India’s central bank has had a lot of help. The economy is on track to grow more than 6% this year, bringing its gross domestic product close to $4 trillion—within reach of Germany’s, the world’s fourth-largest. The International Monetary Fund says India’s economy will be one of the fastest-growing in the world over the next few years.

“When the world has a depreciating view of your currency, it is very difficult to support it," said Jayesh Mehta, head of India fixed income, currencies and commodities at Bank of America. “But when the world has a mixed view, it is a lot easier for central banks to manage."

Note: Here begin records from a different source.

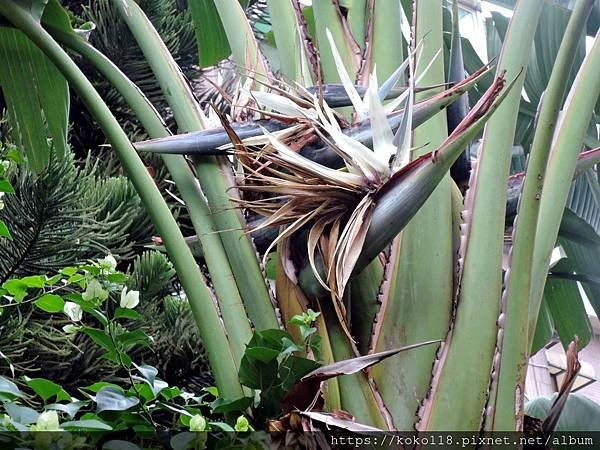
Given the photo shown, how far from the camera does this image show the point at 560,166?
→ 21.5 inches

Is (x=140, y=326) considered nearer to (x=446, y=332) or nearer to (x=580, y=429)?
(x=580, y=429)

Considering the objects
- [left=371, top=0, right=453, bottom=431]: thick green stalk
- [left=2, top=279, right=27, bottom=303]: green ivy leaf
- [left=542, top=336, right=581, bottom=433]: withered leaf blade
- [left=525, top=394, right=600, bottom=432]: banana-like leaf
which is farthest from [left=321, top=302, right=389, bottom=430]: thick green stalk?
[left=525, top=394, right=600, bottom=432]: banana-like leaf

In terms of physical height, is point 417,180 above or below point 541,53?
below

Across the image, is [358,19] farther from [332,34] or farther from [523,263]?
[523,263]

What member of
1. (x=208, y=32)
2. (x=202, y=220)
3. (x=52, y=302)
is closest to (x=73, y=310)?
(x=52, y=302)

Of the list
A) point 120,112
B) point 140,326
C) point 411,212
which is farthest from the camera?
point 120,112

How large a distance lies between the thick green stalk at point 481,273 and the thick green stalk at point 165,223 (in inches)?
6.1

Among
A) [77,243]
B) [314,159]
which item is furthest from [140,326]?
[314,159]

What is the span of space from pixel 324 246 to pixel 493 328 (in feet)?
0.44

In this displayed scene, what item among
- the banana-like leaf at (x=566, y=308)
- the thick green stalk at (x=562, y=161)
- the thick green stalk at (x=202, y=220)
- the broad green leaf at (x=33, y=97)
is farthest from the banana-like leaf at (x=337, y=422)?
the banana-like leaf at (x=566, y=308)

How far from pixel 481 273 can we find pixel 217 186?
0.74 feet

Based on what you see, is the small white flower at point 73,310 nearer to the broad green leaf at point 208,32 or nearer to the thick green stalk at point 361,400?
the thick green stalk at point 361,400

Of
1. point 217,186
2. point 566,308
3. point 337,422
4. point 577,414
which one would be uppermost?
point 217,186

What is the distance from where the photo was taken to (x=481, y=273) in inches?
19.3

India’s economy is benefiting from reforms put in place by the government of Prime Minister Narendra Modi, said Kenneth Akintewe, head of Asian sovereign debt at Abrdn, an asset manager. They include easier rules for foreign investors, simplified tax laws and stronger bankruptcy rules, he said.

There are still a number of entrenched problems—including excessive red tape, not enough women in the workplace and a tough-to-reform farming sector that contributes to food-price inflation—but global sentiment is optimistic.

“When I arrived in Asia in the early 2000s, it was hard to convince people to even begin thinking about investing in India," Akintewe said. “The fundamentals were pretty bad. It’s a testament to how far the economy has come."

The rapid rise in U.S. interest rates is one of the main reasons many currencies have lost value this year. The strength of the country’s economy means the Reserve Bank of India hasn’t been under pressure to cut interest rates.

India’s benchmark rate is 6.5% and its 10-year government bond yields are even higher, so there is still an argument for investors to keep their money in Indian assets even though U.S. government bonds are offering their highest returns in years. The Reserve Bank of India’s main tool is the repo rate, the level at which it lends money to commercial banks.

A popular trade is to borrow Japanese yen and buy Indian rupees, said Wei Li, a portfolio manager at BNP Paribas Asset Management. The rupee has strengthened by around 12% against the yen this year.

Foreign portfolio managers have also made big bets on India’s stock market, investing a net $12.3 billion into India this year through mid-November.

The MSCI India index, which tracks around 85% of the country’s listed stocks, is up more than 8% this year. Foreign investors can bet on the index through exchange-traded funds such as the iShares MSCI India ETF, which has more than $6 billion of assets under management.

Foreign demand for Indian stocks has been helped by a growing desire among some investors to reduce exposure to China.

It isn’t all good news. Some investors have recently pulled out of the stock market, which trades at more expensive price-to-earnings multiples than many other emerging markets. Foreign direct investment in the country has also been relatively weak this year.

The rupee has also been one of the few currencies not to benefit from a recent weakening of the dollar. Investors are betting that the Federal Reserve is finally ready to draw the curtain on its cycle of interest rate increases, and 10-year Treasury yields have fallen sharply over the last month. The Japanese yen, the Chinese yuan and the South African rand have all gained ground against the dollar over that period, while the rupee has barely moved.But there are more positives on the horizon. Indian government bonds are set to be added to some of JPMorgan’s indexes, meaning investors who track the indexes will need to hold more of them. Analysts expect the change to lead to as much as $30 billion of additional foreign investment into India’s bond market.